Comprendre et décrire une couleur peut s’avérer une tâche complexe, en raison de sa nature variable. En effet, une couleur peut nous apparaître différemment en fonction de nombreux facteurs tels que le contraste, la lumière, ou encore la matière de l’objet coloré. Cette perception subjective de la couleur nous amène à une question intrigante : comment pouvons-nous concevoir le fait que certaines personnes ne sont pas en mesure de voir certaines couleurs ?
La dyschromatopsie, plus communément appelée daltonisme, est une maladie génétique caractérisée par des irrégularités dans la perception des couleurs. Ce terme provient de John Dalton, un chimiste britannique du XVIIIe siècle, qui a rédigé un article sur la perception des couleurs, et qui a lui-même souffert de cette affection. Selon les statistiques mondiales, environ 8% des hommes et 0,4% des femmes sont atteints de dyschromatopsie.
Penchons-nous sur le mécanisme complexe de la vision des couleurs
La rétine de l’œil humain est composée de deux types de cellules : les cônes et les bâtonnets. Le rapport entre ces deux types de cellules est assez impressionnant, avec environ 6 millions de cônes pour 120 millions de bâtonnets. Les bâtonnets sont responsables de la transmission des informations liées à l’intensité lumineuse au cerveau, tandis que les cônes sont impliqués dans la perception des couleurs. Il existe trois types de cônes, chacun ayant une sensibilité spécifique :
- Les cônes L sont sensibles au rouge.
- Les cônes M réagissent au vert.
- Les cônes S perçoivent le bleu.
Chacun de ces cônes contient un pigment coloré spécifique qui est capable de capter une certaine longueur d’onde.

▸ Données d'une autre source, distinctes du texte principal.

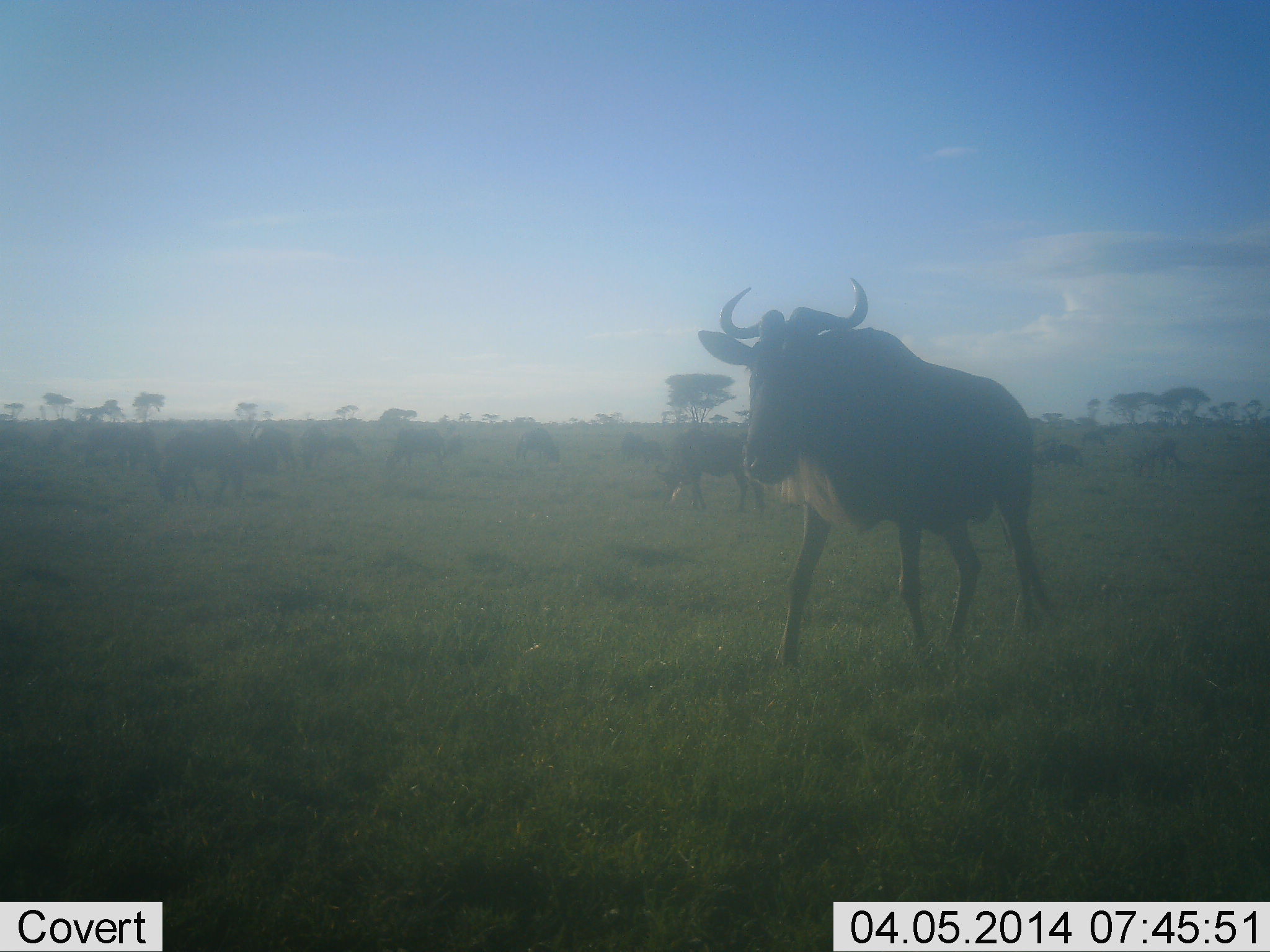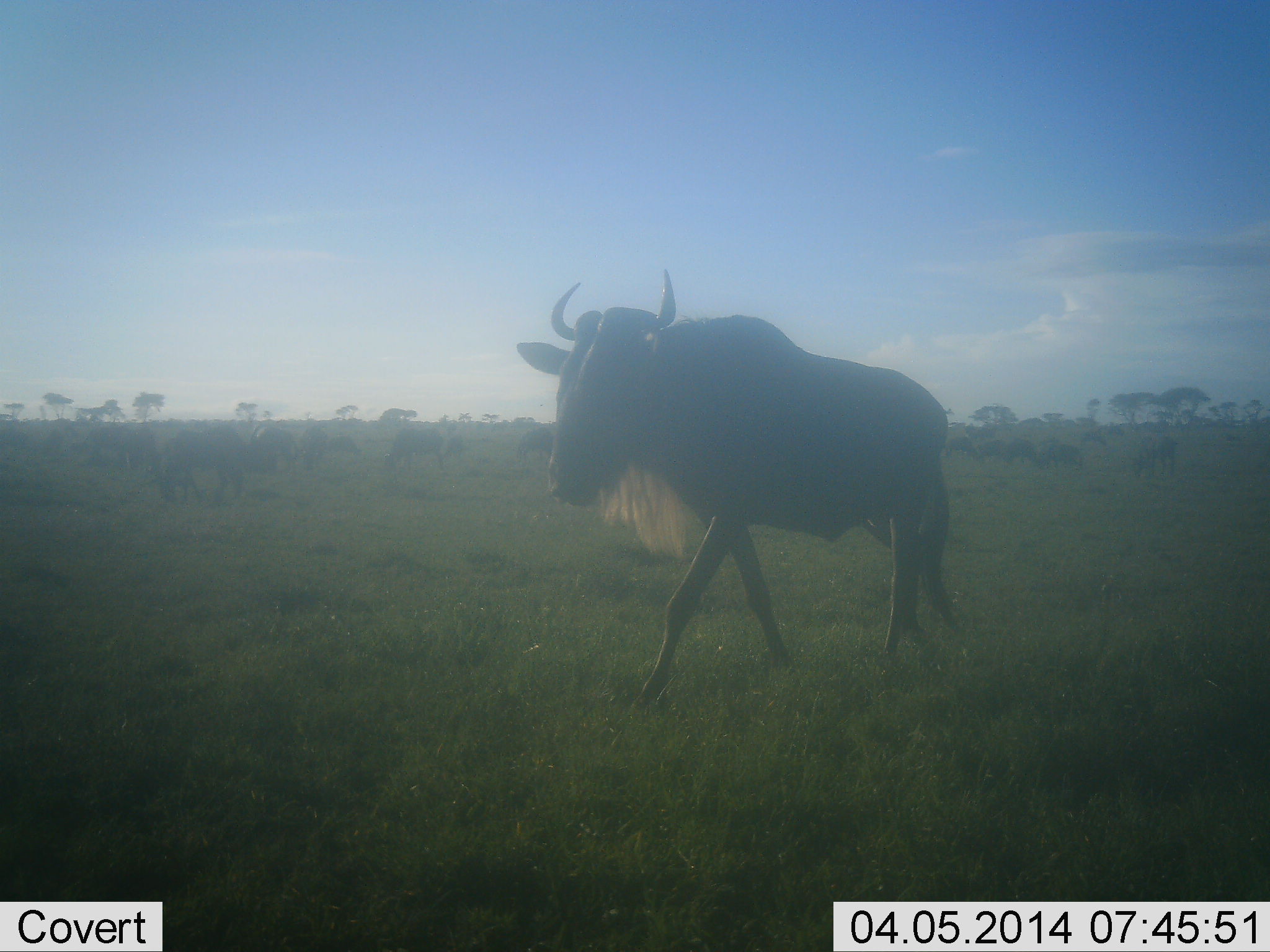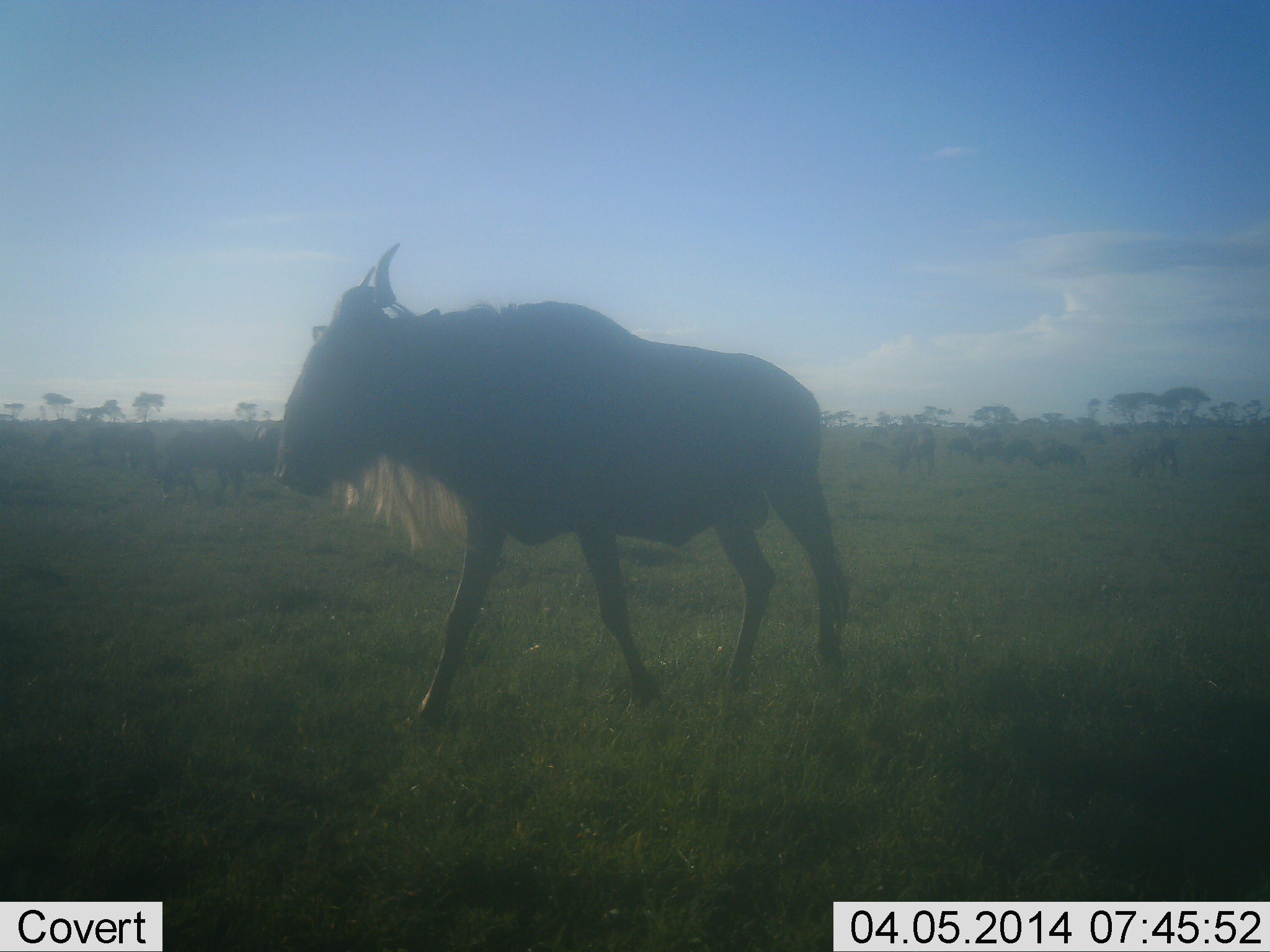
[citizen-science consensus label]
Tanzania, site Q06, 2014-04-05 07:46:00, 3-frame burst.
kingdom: Animalia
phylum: Chordata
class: Mammalia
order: Artiodactyla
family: Bovidae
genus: Connochaetes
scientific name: Connochaetes taurinus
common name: blue wildebeest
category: wildebeest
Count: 1.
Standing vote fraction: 10%.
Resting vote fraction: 0%.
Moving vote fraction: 90%.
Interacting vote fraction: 0%.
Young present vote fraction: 0%.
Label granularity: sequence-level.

La couleur et sa relation avec la génétique sont également fascinantes
Il existe trois pigments distincts correspondant aux trois types de cônes. Les gènes responsables de la production du pigment rouge et du pigment vert se situent tous deux sur le chromosome X, un des chromosomes sexuels. Ils sont très proches l’un de l’autre sur ce chromosome, ce qui a deux implications principales :
- L’anomalie de perception du rouge et du vert est presque exclusivement masculine. En effet, les hommes n’ont qu’un seul chromosome X, donc si l’anomalie est présente, elle s’exprimera inévitablement. Les femmes, en revanche, possèdent deux chromosomes X et peuvent donc être porteuses de l’anomalie sans nécessairement la manifester.
- Cette anomalie est presque exclusivement transmise par la mère. Un homme daltonien ne peut pas avoir de fils daltonien, car il lui transmet son chromosome Y. Cependant, sa fille peut être une porteuse saine, car elle recevra le chromosome X affecté de son père et un chromosome X sain de sa mère.
Concernant le gène du pigment qui permet la perception du bleu, il est situé sur le chromosome 7. Cette anomalie peut affecter aussi bien les hommes que les femmes, mais elle est beaucoup plus rare.
Il existe plusieurs formes de daltonisme
- La Monochromie est une insensibilité totale aux trois couleurs. C’est une forme extrêmement rare, qui affecte une personne sur 40 000. Les personnes atteintes voient le monde uniquement en nuances de gris, car aucun pigment n’est présent dans les cellules à l’arrière de l’œil.
- La Dichromie se caractérise par une insensibilité à une couleur, les deux autres étant normalement perçues. Dans ce cas, un seul des trois pigments ne s’exprime pas.
- La Trichromie anormale est une condition où la perception des trois couleurs est altérée à différents degrés. Cela rend certaines teintes intermédiaires difficiles à discerner. Dans ce cas, les pigments sont présents dans les cônes, mais un ou plusieurs de ces pigments ont une sensibilité différente de la normale.
Malgré les avancées de la science, l’évaluation précise du daltonisme reste un défi. Il est cependant possible de le détecter grâce au célèbre test de pastilles colorées développé par Shinobu Ishihara en 1917. Bien qu’il n’existe pas de traitement définitif, les personnes atteintes de daltonisme ont vu une lueur d’espoir en 1971 avec le développement d’une lentille appelée X-Chrome. Cette lentille rouge, portée sur un seul œil, permet à la personne de mieux différencier les couleurs en comparant la vision de ses deux yeux.